Accommodations: At the bare minimum you want a place with a treadmill. Air quality/elevation/inclement weather are all out to sabotage your training and this ensures you have no excuse. I always ask for higher floors (away from the street raucous) and a location far enough away from the elevator (which can turn into a huge annoyance if it has a loud chime).

Training: Here's where you really have to do your research. Look ahead to the workouts your coach has planned and determine what facilities you need to find. In my case it's rare that I have to train any less than all 3 disciplines, so I'm usually looking for a pool, some running trails, and a computrainer studio. Pool's are usually the tricky one, especially if you're traveling to a big city. I do a few things to track these facilities down: (1) search on Google (2) post to my social networks (3) leverage my network. And of course I'm relentless... I'll show up at a place at 5:45 in the morning and make them take me in so I can get my workout.
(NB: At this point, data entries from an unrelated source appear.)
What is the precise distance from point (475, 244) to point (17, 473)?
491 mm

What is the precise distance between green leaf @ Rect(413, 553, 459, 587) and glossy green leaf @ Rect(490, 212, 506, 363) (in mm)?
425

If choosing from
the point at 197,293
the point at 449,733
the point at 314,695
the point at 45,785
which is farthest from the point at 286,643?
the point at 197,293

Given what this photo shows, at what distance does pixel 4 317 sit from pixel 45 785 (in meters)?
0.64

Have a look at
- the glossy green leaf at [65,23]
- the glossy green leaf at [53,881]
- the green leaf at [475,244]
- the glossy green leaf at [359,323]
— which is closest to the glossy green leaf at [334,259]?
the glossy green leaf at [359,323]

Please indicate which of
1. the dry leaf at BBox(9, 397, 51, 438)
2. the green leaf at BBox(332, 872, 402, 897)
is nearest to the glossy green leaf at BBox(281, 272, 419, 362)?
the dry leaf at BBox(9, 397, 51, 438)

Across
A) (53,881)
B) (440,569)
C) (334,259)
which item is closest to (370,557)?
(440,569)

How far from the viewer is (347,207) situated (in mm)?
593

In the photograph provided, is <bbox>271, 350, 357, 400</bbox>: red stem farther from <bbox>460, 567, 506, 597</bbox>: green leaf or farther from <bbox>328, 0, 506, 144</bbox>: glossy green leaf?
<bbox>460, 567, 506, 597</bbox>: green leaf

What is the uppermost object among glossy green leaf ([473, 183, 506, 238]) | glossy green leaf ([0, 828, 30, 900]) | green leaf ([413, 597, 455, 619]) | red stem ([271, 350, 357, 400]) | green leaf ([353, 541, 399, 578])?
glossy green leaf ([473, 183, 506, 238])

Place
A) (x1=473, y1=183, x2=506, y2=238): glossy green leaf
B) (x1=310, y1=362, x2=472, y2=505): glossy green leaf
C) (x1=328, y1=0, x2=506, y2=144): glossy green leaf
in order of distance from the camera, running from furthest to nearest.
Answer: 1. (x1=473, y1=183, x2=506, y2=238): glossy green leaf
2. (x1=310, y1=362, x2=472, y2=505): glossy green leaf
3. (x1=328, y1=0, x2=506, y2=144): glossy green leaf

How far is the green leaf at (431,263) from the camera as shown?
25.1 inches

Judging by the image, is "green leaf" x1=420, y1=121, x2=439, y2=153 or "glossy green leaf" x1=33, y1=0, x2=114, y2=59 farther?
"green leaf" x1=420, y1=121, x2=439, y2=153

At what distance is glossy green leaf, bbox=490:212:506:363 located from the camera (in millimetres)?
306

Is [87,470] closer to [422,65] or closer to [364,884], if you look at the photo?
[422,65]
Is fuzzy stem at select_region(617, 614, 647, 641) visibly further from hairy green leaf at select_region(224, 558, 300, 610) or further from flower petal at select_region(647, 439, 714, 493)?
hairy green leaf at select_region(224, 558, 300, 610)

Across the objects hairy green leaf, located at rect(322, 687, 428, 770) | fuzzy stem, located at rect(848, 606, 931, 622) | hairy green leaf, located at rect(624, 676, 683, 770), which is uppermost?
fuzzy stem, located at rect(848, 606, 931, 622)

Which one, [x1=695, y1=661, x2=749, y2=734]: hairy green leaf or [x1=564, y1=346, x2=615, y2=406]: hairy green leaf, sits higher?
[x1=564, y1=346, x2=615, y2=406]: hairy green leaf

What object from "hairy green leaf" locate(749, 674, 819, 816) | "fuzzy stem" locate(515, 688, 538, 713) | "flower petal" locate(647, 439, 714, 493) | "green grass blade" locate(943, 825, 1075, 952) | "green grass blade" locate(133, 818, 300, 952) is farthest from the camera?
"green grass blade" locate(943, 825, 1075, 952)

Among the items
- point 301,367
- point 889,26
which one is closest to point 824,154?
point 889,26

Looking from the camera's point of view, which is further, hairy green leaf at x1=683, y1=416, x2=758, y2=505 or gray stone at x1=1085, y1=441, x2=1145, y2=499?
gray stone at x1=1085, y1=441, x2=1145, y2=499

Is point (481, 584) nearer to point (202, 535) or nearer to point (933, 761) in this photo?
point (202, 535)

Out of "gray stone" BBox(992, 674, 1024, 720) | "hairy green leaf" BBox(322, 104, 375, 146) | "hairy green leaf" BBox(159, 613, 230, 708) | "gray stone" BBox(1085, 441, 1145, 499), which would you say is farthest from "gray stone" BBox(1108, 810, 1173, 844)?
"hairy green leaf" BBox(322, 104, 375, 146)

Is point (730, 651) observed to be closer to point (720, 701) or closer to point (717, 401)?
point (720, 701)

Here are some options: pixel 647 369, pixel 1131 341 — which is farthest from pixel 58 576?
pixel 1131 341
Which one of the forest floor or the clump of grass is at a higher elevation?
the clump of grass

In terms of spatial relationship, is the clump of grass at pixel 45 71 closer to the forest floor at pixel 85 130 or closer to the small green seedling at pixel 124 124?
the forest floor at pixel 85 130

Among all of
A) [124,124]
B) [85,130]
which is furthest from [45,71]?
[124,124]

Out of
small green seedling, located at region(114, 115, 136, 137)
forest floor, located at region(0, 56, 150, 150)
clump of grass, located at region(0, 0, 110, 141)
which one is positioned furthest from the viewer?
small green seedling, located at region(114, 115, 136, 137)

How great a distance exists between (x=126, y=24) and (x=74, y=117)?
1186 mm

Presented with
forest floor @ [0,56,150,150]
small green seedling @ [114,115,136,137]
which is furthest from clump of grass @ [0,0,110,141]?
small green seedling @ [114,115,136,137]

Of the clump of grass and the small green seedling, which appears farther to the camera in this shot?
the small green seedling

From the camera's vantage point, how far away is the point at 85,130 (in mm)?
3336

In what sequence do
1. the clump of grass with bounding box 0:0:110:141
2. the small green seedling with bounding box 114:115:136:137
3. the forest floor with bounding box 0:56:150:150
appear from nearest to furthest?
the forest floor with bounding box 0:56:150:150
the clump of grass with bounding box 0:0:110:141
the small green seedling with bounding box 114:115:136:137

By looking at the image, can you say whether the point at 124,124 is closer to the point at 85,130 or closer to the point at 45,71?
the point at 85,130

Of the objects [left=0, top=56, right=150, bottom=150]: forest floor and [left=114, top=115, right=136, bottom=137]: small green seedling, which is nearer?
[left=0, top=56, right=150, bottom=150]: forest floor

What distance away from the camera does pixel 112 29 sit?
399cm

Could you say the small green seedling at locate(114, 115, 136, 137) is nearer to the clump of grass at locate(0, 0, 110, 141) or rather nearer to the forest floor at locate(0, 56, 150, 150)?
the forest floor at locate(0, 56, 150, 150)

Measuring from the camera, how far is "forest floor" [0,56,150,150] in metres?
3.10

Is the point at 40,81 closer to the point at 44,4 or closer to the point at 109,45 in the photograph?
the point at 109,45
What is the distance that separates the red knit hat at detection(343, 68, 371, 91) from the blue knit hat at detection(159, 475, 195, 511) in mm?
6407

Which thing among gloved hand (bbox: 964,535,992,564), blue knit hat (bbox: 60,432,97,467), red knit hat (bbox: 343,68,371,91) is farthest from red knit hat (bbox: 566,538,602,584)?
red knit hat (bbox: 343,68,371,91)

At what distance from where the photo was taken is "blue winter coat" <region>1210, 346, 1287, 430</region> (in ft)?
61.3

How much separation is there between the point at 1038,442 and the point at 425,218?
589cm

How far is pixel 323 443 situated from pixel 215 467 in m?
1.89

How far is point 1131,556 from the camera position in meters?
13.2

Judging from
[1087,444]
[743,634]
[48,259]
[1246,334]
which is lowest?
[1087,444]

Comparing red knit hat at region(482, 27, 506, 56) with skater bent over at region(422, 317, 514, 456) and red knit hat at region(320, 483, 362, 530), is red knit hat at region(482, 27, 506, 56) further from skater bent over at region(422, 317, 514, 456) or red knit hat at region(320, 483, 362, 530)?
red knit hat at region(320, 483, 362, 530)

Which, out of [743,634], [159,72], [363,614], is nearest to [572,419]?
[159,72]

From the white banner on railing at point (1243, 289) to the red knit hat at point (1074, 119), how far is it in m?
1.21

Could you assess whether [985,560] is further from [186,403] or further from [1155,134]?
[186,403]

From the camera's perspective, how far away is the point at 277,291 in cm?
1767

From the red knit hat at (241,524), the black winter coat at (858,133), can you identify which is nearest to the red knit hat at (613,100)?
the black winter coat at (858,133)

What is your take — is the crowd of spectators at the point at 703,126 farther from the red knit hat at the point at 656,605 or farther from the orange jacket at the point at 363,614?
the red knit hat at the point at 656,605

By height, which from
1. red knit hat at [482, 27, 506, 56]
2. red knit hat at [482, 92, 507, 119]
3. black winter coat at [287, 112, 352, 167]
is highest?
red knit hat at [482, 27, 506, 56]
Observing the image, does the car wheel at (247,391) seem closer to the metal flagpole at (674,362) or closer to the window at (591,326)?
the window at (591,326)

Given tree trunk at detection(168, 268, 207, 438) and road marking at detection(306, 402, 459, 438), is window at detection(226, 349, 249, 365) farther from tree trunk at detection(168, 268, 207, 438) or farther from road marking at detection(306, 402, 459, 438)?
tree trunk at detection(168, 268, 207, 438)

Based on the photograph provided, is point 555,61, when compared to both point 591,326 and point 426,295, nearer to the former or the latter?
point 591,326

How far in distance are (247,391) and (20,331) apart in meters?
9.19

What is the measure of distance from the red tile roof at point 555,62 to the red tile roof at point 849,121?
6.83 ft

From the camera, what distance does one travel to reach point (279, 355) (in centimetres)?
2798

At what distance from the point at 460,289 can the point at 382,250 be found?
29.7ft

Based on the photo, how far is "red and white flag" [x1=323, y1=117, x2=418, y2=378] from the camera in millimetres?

To illustrate the sacrifices I've had to make to train while traveling, I have below mapped out how the last three days in New York went for me:
  • Tuesday 2/19: 
    • 9:20PM red eye flight to NY
  • Wednesday 2/20: 
    • 5:30AM arrival in NY, take cab direct to Equinox gym
    • 6:00AM arrive at Equinox, name not on guest list, convince them to let me workout
    • 6:10AM one-hour and fifteen minute swim in horrid 3-lane pool in basement of the facilities. Regulars quickly learned to stay out of my lane
    • 7:30am shower and cab to work
    • 8:30AM work
    • 5:30PM take cab from work to computrainer studio (I called the guy about 6x today, finally got a hold of him and he was able to help track down a TT bike for me to borrow)
    • 6:00PM one-hour and thirty minute computrainer session
    • 7:30PM shower and take cab to dinner
    • 8:30PM dinner with team (showed up 30 minutes late, had team order for me)
    • 11:00PM finally check-in to hotel and go to bed
  • Thursday 2/21:
    • 5:10AM alarm goes off, throw on speedo and sweats and walk to subway
    • 5:26AM metro card doesn't work and I miss the tube, next one doesn't leave for 15 minutes
    • 5:30AM hail a cab to uptown
    • 5:55AM arrive at Columbia Uni and haul butt to the pool, speak the magic words "triathlon practice" and am let in no questions asked
    • 6:05AM late for swim practice, but still manage to get an hour in with the team
    • 7:15AM put on cold weather gear and do quick 7 mile loop around central park
    • 8:30AM take subway to hotel. shower & change and head to work
    • 10:00AM work
    • 5:30PM head back to hotel and jump on treadmill for another 45 minutes
    • 8:00PM head uptown for dinner with an old friend
    • 10:30PM sleep
  •  Friday 2/22:
    • 6:00AM alarm goes off, snooze
    • 7:00AM alarm has been snoozing for a while now, it's probably time to wake up
    • 7:30AM oh **** my flight is in 2 hours, stuff things in bags and run downstairs
    • 10:00AM flight home
    • 1:30PM (4:30PM ET) drive straight to work
    • 2:00PM work
    • 5:00PM drive home
    • 6:00PM 1 hour on trainer
    • 8:30PM sleep
It takes some work but you can find a pool and CT studio just about anywhere. And when that fails, don't be afraid to complete your workout on a stationary bike or in a oddly shaped wading pool. It might not be as comfortable, but it sure beats missing a day.

Training Essentials to Pack:
  1. Bike pedals
  2. Bike shoes
  3. Jersey & bib shorts
  4. Speedo
  5. Goggles
  6. Running shoes
  7. Running shorts
The irony, of course, is that I've had to sacrifice sleep to get in my training and am now starting to feel the onsets of a cold. Lets hope it passes quick!